### [DATA IN THIS EXERCISE]
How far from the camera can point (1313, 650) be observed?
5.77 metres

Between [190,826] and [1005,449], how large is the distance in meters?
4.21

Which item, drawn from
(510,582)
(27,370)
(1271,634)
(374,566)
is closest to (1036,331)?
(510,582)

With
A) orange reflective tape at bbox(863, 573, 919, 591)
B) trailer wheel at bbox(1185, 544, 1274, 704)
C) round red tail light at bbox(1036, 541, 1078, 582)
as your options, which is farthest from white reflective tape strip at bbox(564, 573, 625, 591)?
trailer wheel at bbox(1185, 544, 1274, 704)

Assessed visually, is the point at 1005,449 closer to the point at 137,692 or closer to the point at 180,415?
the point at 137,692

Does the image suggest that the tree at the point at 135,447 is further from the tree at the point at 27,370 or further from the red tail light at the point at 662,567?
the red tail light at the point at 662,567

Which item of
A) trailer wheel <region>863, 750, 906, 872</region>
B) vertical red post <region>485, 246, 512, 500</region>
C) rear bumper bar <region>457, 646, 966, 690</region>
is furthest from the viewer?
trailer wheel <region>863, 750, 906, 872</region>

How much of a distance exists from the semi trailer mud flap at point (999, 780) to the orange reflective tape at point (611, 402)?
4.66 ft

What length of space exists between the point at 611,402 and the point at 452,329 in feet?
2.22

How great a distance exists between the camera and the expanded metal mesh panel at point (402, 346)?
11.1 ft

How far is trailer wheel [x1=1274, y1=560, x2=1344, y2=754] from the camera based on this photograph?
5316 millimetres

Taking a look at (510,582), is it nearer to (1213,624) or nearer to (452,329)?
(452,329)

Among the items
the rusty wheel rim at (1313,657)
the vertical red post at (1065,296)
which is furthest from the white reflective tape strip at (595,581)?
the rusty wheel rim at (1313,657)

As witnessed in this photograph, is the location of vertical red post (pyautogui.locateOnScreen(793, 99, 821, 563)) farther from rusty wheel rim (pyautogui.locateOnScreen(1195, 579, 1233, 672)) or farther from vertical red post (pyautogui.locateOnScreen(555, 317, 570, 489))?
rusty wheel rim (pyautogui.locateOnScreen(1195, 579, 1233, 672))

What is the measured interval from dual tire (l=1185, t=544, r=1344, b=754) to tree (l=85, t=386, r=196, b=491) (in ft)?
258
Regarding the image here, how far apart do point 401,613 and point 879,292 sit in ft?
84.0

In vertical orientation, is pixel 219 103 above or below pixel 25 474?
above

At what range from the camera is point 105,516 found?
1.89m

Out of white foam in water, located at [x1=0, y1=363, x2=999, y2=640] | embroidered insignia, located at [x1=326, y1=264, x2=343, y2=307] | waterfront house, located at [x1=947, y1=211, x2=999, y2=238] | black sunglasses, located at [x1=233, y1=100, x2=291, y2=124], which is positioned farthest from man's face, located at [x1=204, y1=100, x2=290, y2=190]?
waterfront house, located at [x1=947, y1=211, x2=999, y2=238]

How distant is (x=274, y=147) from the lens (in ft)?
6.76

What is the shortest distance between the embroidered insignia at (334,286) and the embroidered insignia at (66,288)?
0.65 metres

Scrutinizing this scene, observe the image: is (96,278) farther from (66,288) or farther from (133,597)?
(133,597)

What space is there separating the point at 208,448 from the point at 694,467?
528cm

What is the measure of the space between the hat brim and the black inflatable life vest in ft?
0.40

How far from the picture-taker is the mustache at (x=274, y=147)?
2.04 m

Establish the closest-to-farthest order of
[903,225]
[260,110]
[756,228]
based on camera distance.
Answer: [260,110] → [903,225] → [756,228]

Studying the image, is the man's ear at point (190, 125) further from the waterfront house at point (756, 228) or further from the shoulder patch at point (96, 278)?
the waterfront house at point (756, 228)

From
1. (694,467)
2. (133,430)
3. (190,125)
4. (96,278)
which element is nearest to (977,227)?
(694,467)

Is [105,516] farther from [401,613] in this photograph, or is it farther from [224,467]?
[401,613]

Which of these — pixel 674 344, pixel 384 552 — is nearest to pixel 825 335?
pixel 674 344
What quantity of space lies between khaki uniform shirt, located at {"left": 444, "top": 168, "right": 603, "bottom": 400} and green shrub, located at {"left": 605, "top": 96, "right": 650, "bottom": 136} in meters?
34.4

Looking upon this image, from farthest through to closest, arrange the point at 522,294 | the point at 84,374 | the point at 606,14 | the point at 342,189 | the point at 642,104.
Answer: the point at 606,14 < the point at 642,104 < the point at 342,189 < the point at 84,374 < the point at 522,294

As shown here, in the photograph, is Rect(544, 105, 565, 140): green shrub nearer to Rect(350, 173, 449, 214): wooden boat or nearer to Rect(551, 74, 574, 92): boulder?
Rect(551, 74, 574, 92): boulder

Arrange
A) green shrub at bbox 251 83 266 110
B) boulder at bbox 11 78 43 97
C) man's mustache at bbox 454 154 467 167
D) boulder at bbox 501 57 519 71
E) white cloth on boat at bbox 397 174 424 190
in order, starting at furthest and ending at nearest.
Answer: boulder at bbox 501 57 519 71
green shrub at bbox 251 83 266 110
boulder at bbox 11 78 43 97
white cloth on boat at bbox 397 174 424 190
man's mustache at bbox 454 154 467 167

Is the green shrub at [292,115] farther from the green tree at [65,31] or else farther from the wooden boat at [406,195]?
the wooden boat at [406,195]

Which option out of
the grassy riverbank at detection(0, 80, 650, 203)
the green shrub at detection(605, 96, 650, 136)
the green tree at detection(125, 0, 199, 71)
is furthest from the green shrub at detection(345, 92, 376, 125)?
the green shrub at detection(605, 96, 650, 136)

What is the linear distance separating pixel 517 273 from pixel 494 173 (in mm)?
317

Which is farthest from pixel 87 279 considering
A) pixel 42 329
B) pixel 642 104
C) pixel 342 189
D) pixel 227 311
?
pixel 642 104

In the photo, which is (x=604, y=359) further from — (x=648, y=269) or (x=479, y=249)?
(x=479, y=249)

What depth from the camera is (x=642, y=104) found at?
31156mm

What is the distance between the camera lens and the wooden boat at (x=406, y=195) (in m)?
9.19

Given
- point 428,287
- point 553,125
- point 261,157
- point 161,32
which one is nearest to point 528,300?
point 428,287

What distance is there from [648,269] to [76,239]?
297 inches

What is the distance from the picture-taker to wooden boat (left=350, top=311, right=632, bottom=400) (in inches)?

### [REQUEST]
Reproduce the lines above word for word.

### [SOLVED EXERCISE]
How far from the camera can point (1313, 650) be observed?
5.77 metres

Between [190,826] and [1005,449], how large is the distance in meters?
4.21

Which item, drawn from
(510,582)
(27,370)
(1271,634)
(374,566)
is closest to (1036,331)?
(510,582)

With
A) orange reflective tape at bbox(863, 573, 919, 591)
B) trailer wheel at bbox(1185, 544, 1274, 704)
C) round red tail light at bbox(1036, 541, 1078, 582)
as your options, which is farthest from white reflective tape strip at bbox(564, 573, 625, 591)?
trailer wheel at bbox(1185, 544, 1274, 704)

Assessed visually, is the point at 1005,449 closer to the point at 137,692 or closer to the point at 180,415?
the point at 137,692

Does the image suggest that the tree at the point at 135,447 is further from the tree at the point at 27,370 or further from the red tail light at the point at 662,567?
the red tail light at the point at 662,567

Which item of
A) trailer wheel <region>863, 750, 906, 872</region>
B) vertical red post <region>485, 246, 512, 500</region>
C) rear bumper bar <region>457, 646, 966, 690</region>
is furthest from the viewer?
trailer wheel <region>863, 750, 906, 872</region>

How much of a distance exists from the semi trailer mud flap at point (999, 780) to the orange reflective tape at point (611, 402)?
4.66 ft

What length of space exists between the point at 611,402 and the point at 452,329 in feet?
2.22

How great a distance exists between the camera and the expanded metal mesh panel at point (402, 346)?
11.1 ft

How far is trailer wheel [x1=1274, y1=560, x2=1344, y2=754] from the camera based on this photograph?
5316 millimetres

Taking a look at (510,582), is it nearer to (1213,624) or nearer to (452,329)?
(452,329)

Among the items
the rusty wheel rim at (1313,657)
the vertical red post at (1065,296)
which is furthest from the white reflective tape strip at (595,581)?
the rusty wheel rim at (1313,657)

As witnessed in this photograph, is the location of vertical red post (pyautogui.locateOnScreen(793, 99, 821, 563)) farther from rusty wheel rim (pyautogui.locateOnScreen(1195, 579, 1233, 672)) or farther from vertical red post (pyautogui.locateOnScreen(555, 317, 570, 489))?
rusty wheel rim (pyautogui.locateOnScreen(1195, 579, 1233, 672))

What is the measured interval from dual tire (l=1185, t=544, r=1344, b=754) to tree (l=85, t=386, r=196, b=491) (in ft)?
258
Regarding the image here, how far apart do point 401,613 and point 879,292 sit in ft?
84.0

In vertical orientation, is pixel 219 103 above or below pixel 25 474?
above

At what range from the camera is point 105,516 found?
1.89m

Out of white foam in water, located at [x1=0, y1=363, x2=999, y2=640] | embroidered insignia, located at [x1=326, y1=264, x2=343, y2=307] | waterfront house, located at [x1=947, y1=211, x2=999, y2=238] | black sunglasses, located at [x1=233, y1=100, x2=291, y2=124], which is positioned farthest from man's face, located at [x1=204, y1=100, x2=290, y2=190]?
waterfront house, located at [x1=947, y1=211, x2=999, y2=238]

How distant is (x=274, y=147) from the lens (in ft)?
6.76

What is the shortest distance between the embroidered insignia at (334,286) and the embroidered insignia at (66,288)?
0.65 metres

Scrutinizing this scene, observe the image: is (96,278) farther from (66,288) or farther from (133,597)?
(133,597)

What space is there separating the point at 208,448 from the point at 694,467?
528cm

What is the measure of the space between the hat brim and the black inflatable life vest in ft?
0.40

How far from the picture-taker is the mustache at (x=274, y=147)?
2.04 m

Establish the closest-to-farthest order of
[903,225]
[260,110]
[756,228]
based on camera distance.
Answer: [260,110] → [903,225] → [756,228]

Studying the image, is the man's ear at point (190, 125) further from the waterfront house at point (756, 228) or further from the shoulder patch at point (96, 278)?
the waterfront house at point (756, 228)

From
1. (694,467)
2. (133,430)
3. (190,125)
4. (96,278)
which element is nearest to (977,227)?
(694,467)

Is [105,516] farther from [401,613] in this photograph, or is it farther from [224,467]?
[401,613]

Which of these — pixel 674 344, pixel 384 552 — is nearest to pixel 825 335?
pixel 674 344
What quantity of space lies between khaki uniform shirt, located at {"left": 444, "top": 168, "right": 603, "bottom": 400} and green shrub, located at {"left": 605, "top": 96, "right": 650, "bottom": 136} in meters?
34.4

Looking upon this image, from farthest through to closest, arrange the point at 522,294 | the point at 84,374 | the point at 606,14 | the point at 342,189 | the point at 642,104.
Answer: the point at 606,14 < the point at 642,104 < the point at 342,189 < the point at 84,374 < the point at 522,294

As shown here, in the photograph, is Rect(544, 105, 565, 140): green shrub nearer to Rect(350, 173, 449, 214): wooden boat or nearer to Rect(551, 74, 574, 92): boulder?
Rect(551, 74, 574, 92): boulder

Arrange
A) green shrub at bbox 251 83 266 110
B) boulder at bbox 11 78 43 97
C) man's mustache at bbox 454 154 467 167
D) boulder at bbox 501 57 519 71
E) white cloth on boat at bbox 397 174 424 190
in order, starting at furthest and ending at nearest.
Answer: boulder at bbox 501 57 519 71
green shrub at bbox 251 83 266 110
boulder at bbox 11 78 43 97
white cloth on boat at bbox 397 174 424 190
man's mustache at bbox 454 154 467 167

Is the green shrub at [292,115] farther from the green tree at [65,31] or else farther from the wooden boat at [406,195]?
the wooden boat at [406,195]

Which option out of
the grassy riverbank at detection(0, 80, 650, 203)
the green shrub at detection(605, 96, 650, 136)
the green tree at detection(125, 0, 199, 71)
is furthest from the green shrub at detection(345, 92, 376, 125)?
the green shrub at detection(605, 96, 650, 136)

What is the linear distance separating pixel 517 273 from pixel 494 173 (in mm)?
317

Which is farthest from pixel 87 279 considering
A) pixel 42 329
B) pixel 642 104
C) pixel 342 189
D) pixel 227 311
?
pixel 642 104

In the photo, which is (x=604, y=359) further from — (x=648, y=269) or (x=479, y=249)?
(x=479, y=249)

What depth from the camera is (x=642, y=104) found at?
31156mm

What is the distance between the camera lens and the wooden boat at (x=406, y=195) (in m)?
9.19

Given
- point 428,287
- point 553,125
- point 261,157
- point 161,32
which one is nearest to point 528,300?
point 428,287

What distance is there from [648,269] to [76,239]?
297 inches

What is the distance from the picture-taker to wooden boat (left=350, top=311, right=632, bottom=400) (in inches)?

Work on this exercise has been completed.